CONCEPT Cited by 1 source
Custom histogram buckets¶
Definition¶
Custom histogram buckets are explicit bucket boundaries
passed to a metrics histogram instrument, overriding the
library default, to match the expected distribution of the
measured quantity. For OpenTelemetry JS, this is declared via
the SDK's view API or the newer
MetricAdvice.explicitBucketBoundaries
at histogram-creation time.
Why defaults fail for some workloads¶
Histogram instruments record how many observations fell into
each bucket range. They are designed around a default bucket
layout tuned for server latency in milliseconds recorded
over time — many observations per second, typically
0-10000 ms. OTel JS's default set is
[0, 5, 10, 25, 50, 75, 100, 250, 500, 750, 1000, 2500, 5000, 7500, 10000]
(Source:
OTel JS Aggregation.ts).
When the quantity being measured has a range that differs
significantly from 0-10000 ms, the default buckets produce
skewed distributions — most observations collapse into one
or two buckets and percentile queries over the histogram return
meaningless results.
Canonical failure case: Core Web Vitals¶
LCP typically lives between
600 ms and 2000 ms.

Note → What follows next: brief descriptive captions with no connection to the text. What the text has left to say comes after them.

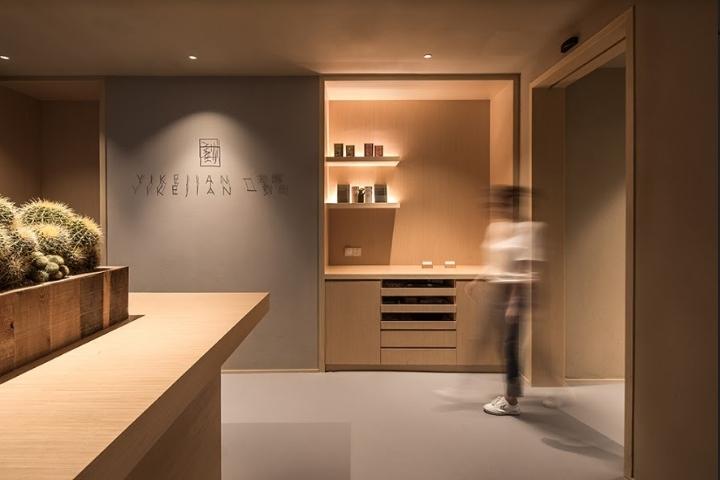 design, Fukuoka – Japan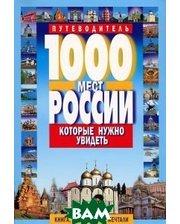 МАРТИН 1000 мест России, которые нужно увидеть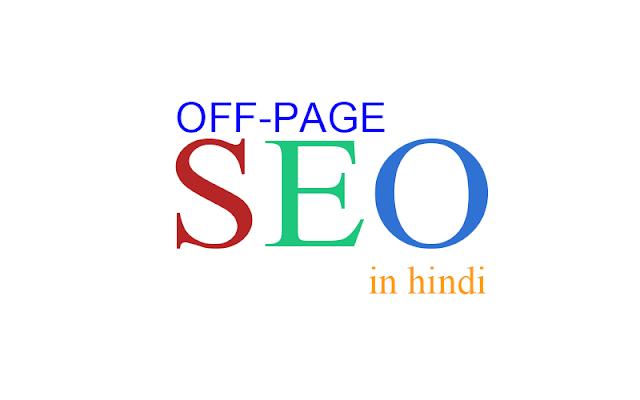 off page seo kya hai, off page seo hindi, off page seo techniques hindi, off page seo tutorial in hindi, off page seo step by step in hindi, seo off page optimization in hindi, on page and off page seo in hindi,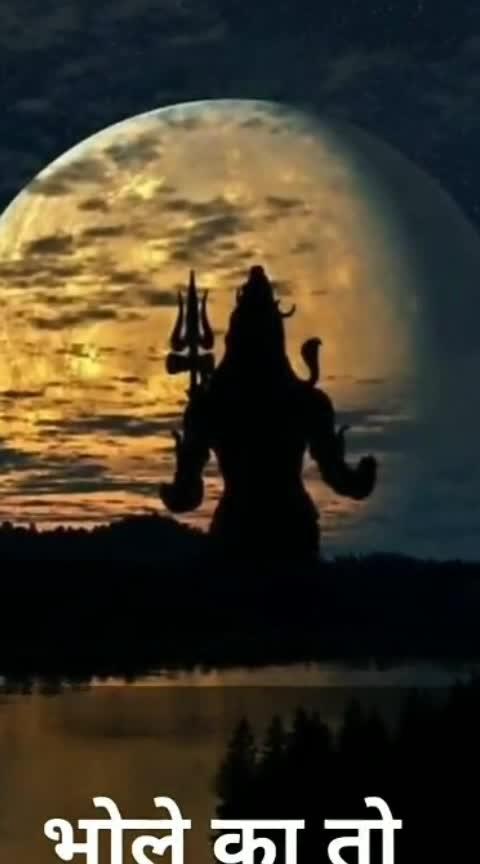 #bhakti #roposo-bhakti #ropo-bhakti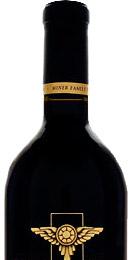 Bordeaux Style
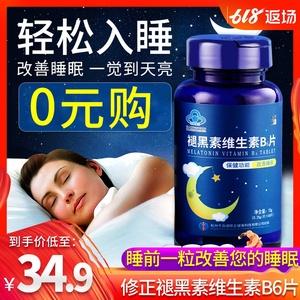 领20元券购买【买2送2】修正褪黑素改善睡眠b6胶囊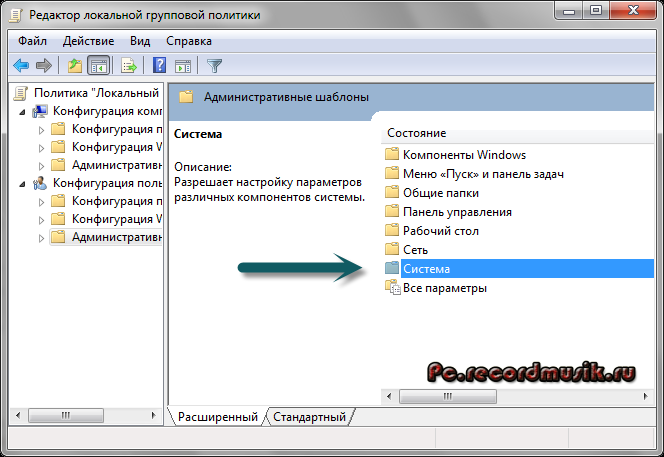 Task manager - система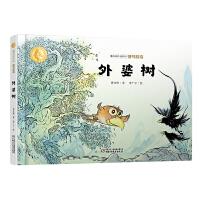 曹文轩作品 侠鸟传奇 外婆树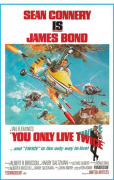 James Bond - You Only Live Twice art print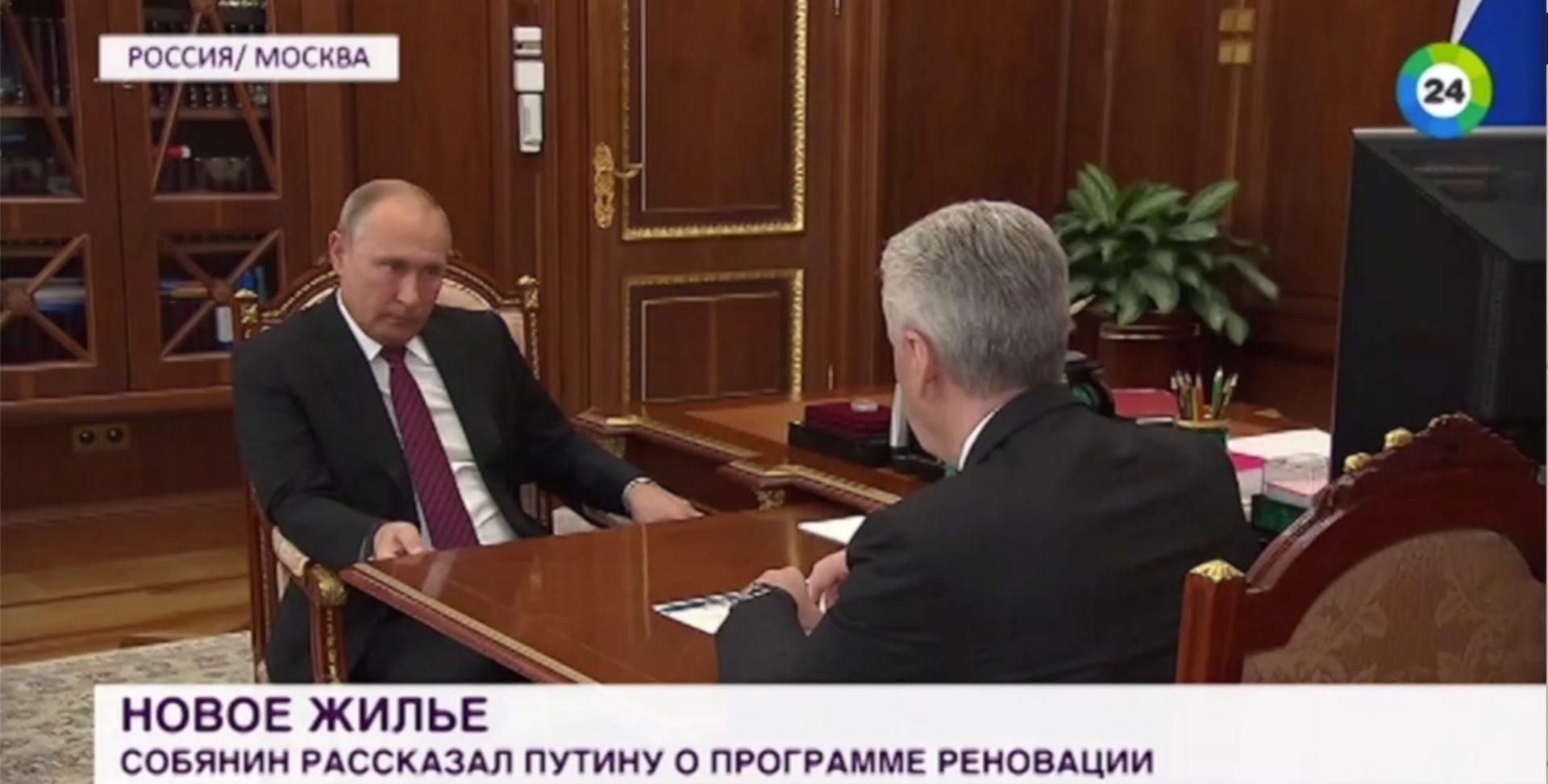 Собянин рассказал о реновации 2018-2019
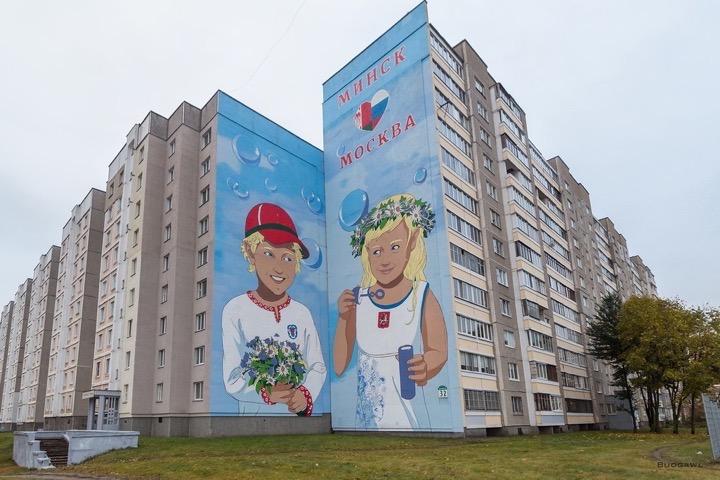 Кто-то дорисовал граффити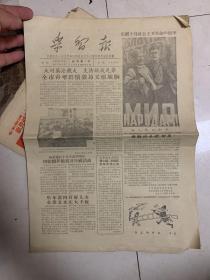 學習報  新民主主義青年團哈爾濱市委機關報 試刊號  兩期合售!1956年!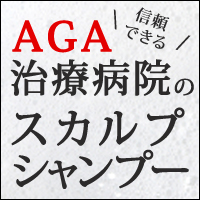 AGA病院監修のスカルプシャンプーランキング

With OTel defaults, every observation in
that range falls into the single 1000-2500 ms bucket — p50
and p75 are indistinguishable.
CLS is unitless 0-1; every CLS observation falls into the
first bucket 0-5, resolution zero.
Zalando's solution¶
Declare per-metric buckets via OTel's view API (Source:
sources/2024-07-28-zalando-opentelemetry-for-javascript-observability-at-zalando).
Excerpt from the post, showing the approach:
const metricBuckets = {
fcp: [0, 100, 200, 300, 350, 400, 450, 500, 550, 650, 750,
850, 900, 950, 1000, 1100, 1200, 1500, 2000, 2500, 5000],
lcp: [/* ~32 buckets, dense around the 1000-2000 ms band */],
cumulativeLayoutShift: [0, 0.025, 0.05, 0.075, 0.1, 0.125,
0.15, 0.175, 0.2, 0.225, 0.25, 0.275, 0.3, 0.35, 0.4, 0.45,
0.5, 0.55, 0.6, 0.65, 0.7, 0.75, 0.8, 0.85, 0.9, 0.95,
1, 1.25, 1.5, 1.75, 2],
// ...
};
- FCP buckets: denser around 300-1000 ms where the good / needs-improvement boundaries live.
- CLS buckets: 0.025 steps below 0.25 (good ≤0.1, needs improvement ≤0.25 per Google guidelines), coarser above.
Derivation strategies¶
The post doesn't specify the derivation method, but reasonable strategies are:
- Observed-distribution fit — pull p10/p50/p90 from pre-rollout data, pack buckets densely around those values.
- Threshold-aligned — match Google Web Vitals good / needs-improvement / poor thresholds (LCP at 2500/4000 ms; CLS at 0.1/0.25).
- Log-spaced near p50 — traditional for latency distributions.
Alternative: events API¶
For single-value-per-event metrics (like CWV), OTel's events API may be more appropriate than any histogram bucket arrangement. Zalando flagged this at KubeCon Paris but hasn't migrated.